La nuit est tombée, dans une descente, les élastiques de ma sacoche de guidon lâchent, mon plan de  route s’envole, je le récupère, et un américain me rejoint, nous en profitons pour faire le point. Je lui  explique que nous sommes là et que « next control, forty kilometers », dans la lueur de ma frontale,  

je vois le regard perdu de quelqu’un à qui on annonce une terrible nouvelle, « I’m very tired, very  tired » (je suis très fatigué, x 2 fois), je lui conseille de s’arrêter 2 heures, ça ira mieux après. En moi même, je pense qu’il est le reflet de ce que je suis sans doute. 

KM 1018 : Villaines-la-Juhel 22h31 

Repas, dortoir, petit déjeuner, au total 5h d’arrêt. Super, j’ai retrouvé de l’énergie, mais désormais j’ai  1h30 de retard sur le temps de passage, longues séquences, seul sur la route. Les gyrophares bleus très visibles dans la nuit mayennaise, préviennent de l’arrivée imminente des  pompiers, à l’entrée d’un village, un italien me stoppe pour m’expliquer qu’il a vu devant lui, tomber  un participant qui s’est endormi sur le vélo.

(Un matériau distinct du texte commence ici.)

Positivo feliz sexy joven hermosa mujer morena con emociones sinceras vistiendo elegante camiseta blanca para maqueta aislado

Il a appelé les secours, l’accidenté sera transporté à  Alençon, hôpital le plus proche. 

Jeudi 24 août 2023

KM 1099 : Mortagne-au-Perche 8h05 

1h de retard, repas express. Il reste 120 km à faire en 9h maxi, arrêts compris. KM 1177 : Dreux 12h35 

LE SEMAPHORE 

A l’entrée du contrôle, vous ne pouvez pas le louper. Imaginez un monsieur de grande taille, qui  gesticule en tous sens : « le parking à vélo c’est par là, la restauration c’est ici, la direction de Paris là bas » et le tout sous la pluie. Au menu, potage, omelette, ½ melon, boisson gazeuse. Quand je repars il est toujours là, je m’inquiète pour lui, il me répond : « des tee-shirts, j’en ai 3 de  rechange », avec le sourire. 

Vent de face avec la pluie, compteur bloqué autour de 16/18 km/h, les articulations souffrent. Enfin dans la forêt de Rambouillet, je suis doublé par une finlandaise qui m’exprime, toute sa joie  d’être bientôt arrivée, je la comprends. 

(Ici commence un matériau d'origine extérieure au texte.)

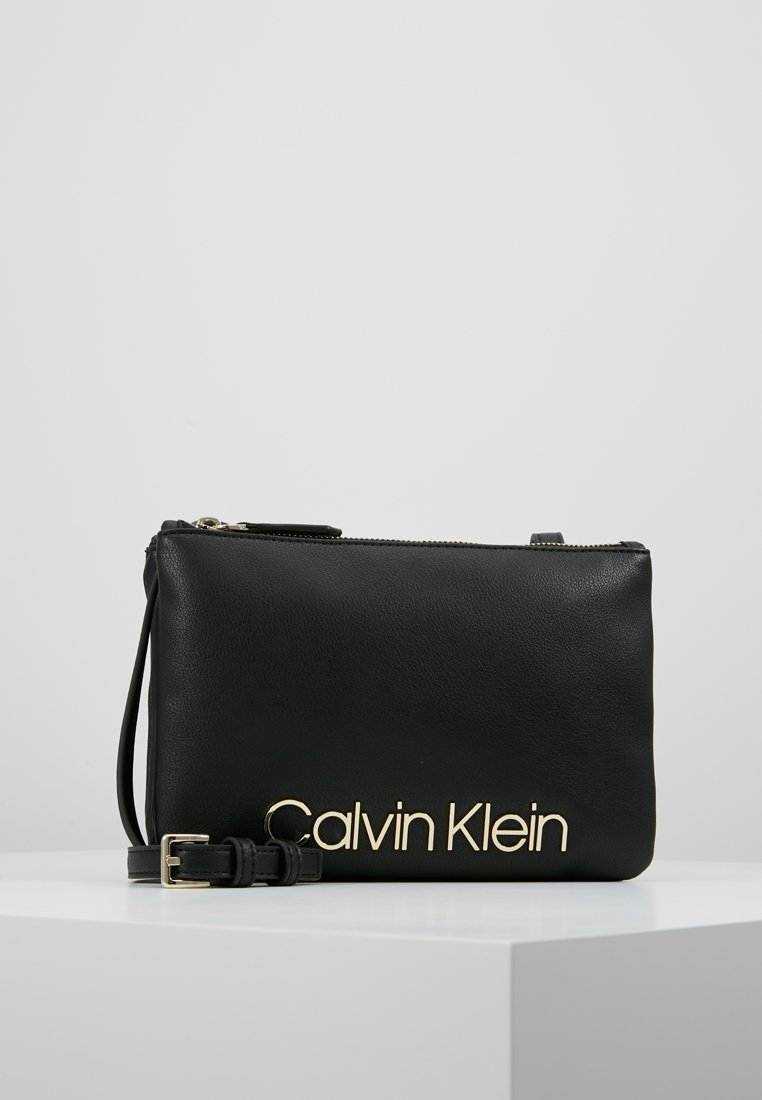 Calvin Klein - MUST CROSSOVER - Across body bag - black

KM 1219 : Rambouillet 15h53 

Arrivée triomphale devant un public de connaisseurs, Marylène mon épouse, Christiane THIBAULT, le  Président Alain CORNET me félicitent, j’apprécie et échange mes premières impressions autour du  verre de l’amitié. 

REMERCIEMENTS: 

Marylène, pour sa patience et son soutien. 

Le Cyclo Club de Croissy sur seine, pour sa générosité et l’aide précieuse de Dominique et Yves. Les bénévoles et ceux qui m’ont remis dans le bon chemin, tous ceux que j’ai oublié et qui me  pardonneront. 

Sans eux rien n’aurait été possible. 

Eric MORIN – W 236 – Départ le lundi matin 5 h.